BRIEF
Can you continue the forum answer below about placing the standard library inside a namespace in C++, picking up after its final paragraph?

Short answer: No.

Long answer: Well, not really. You can fake it, though. You can declare it outside and use using statements inside the namespace, like this:

#include <iostream>

namespace A
{
   using std::cout;
};

int main(){
 A::cout << "\nSample";
 system("PAUSE");
 return 0;
}

You cannot localize a library, because even if it had access in A, it would not have access in the standard namespace.

Also, "The other problem is that the qualified names inside the namespace would be A::std::cout, but the library would not contain names qualified with the outer namespace." thanks Jonathon Leffler.

If the problem is that you don't want to let other people know what all your code can do, you could have your own cpp file to include iostream in, and have the namespace defined there. Then you just include that in main (or whatever) and let the programmer know what he can and cannot do.

RECORD EXCERPTS
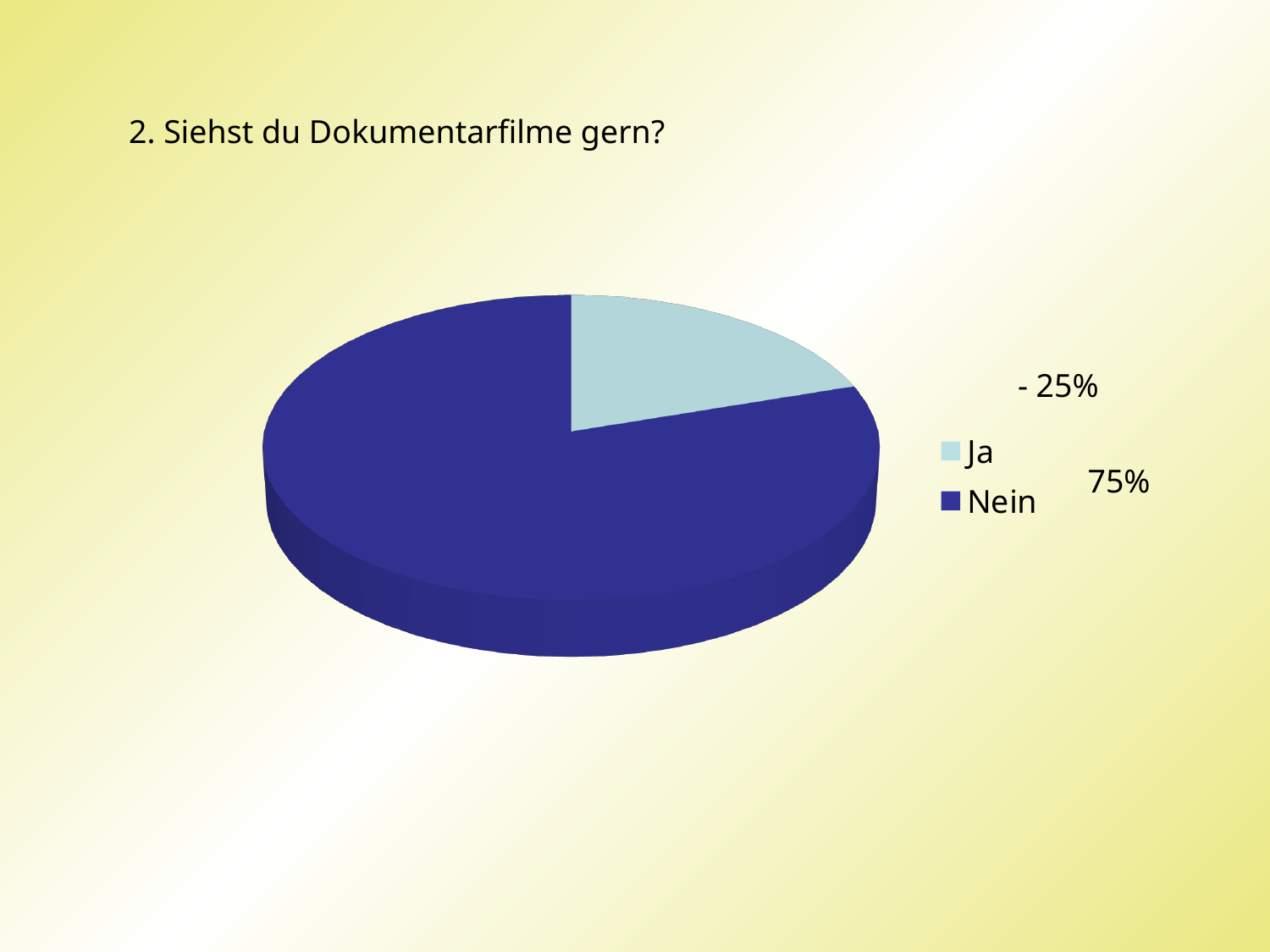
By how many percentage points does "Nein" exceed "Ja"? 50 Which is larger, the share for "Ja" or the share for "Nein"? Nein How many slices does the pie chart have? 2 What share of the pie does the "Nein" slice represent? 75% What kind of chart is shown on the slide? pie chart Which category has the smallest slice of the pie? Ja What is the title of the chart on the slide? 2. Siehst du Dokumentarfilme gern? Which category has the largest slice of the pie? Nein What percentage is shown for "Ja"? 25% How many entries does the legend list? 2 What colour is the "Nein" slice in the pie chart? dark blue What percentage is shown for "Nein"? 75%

--

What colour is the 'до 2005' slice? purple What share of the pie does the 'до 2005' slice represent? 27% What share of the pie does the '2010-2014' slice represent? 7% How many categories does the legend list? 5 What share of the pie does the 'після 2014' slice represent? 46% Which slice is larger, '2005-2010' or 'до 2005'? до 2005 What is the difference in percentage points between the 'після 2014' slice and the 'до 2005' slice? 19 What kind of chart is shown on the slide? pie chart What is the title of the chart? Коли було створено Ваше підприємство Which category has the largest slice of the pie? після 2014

ANSWER SECTION
You could write:

#include <vector> // for additional sample
#include <iostream>
namespace A
{
  namespace std = std; // that's ok according to Standard C++ 7.3.2/3
};

// the following code works
int main(){
 A::std::cout << "\nSample"; // works fine !!!
 A::std::vector<int> ints;
 sort( ints.begin(), ints.end() );  // works also because of Koenig lookup

 std::cout << "\nSample";  // but this one works also
 return 0;
}

Thit approach is called namespace aliasing. Real purpose for that feature showed in the following sample:

namespace Company_with_very_long_name { /* ... */ }
namespace CWVLN = Company_with_very_long_name;

// another sample from real life
namespace fs = boost::filesystem;
void f()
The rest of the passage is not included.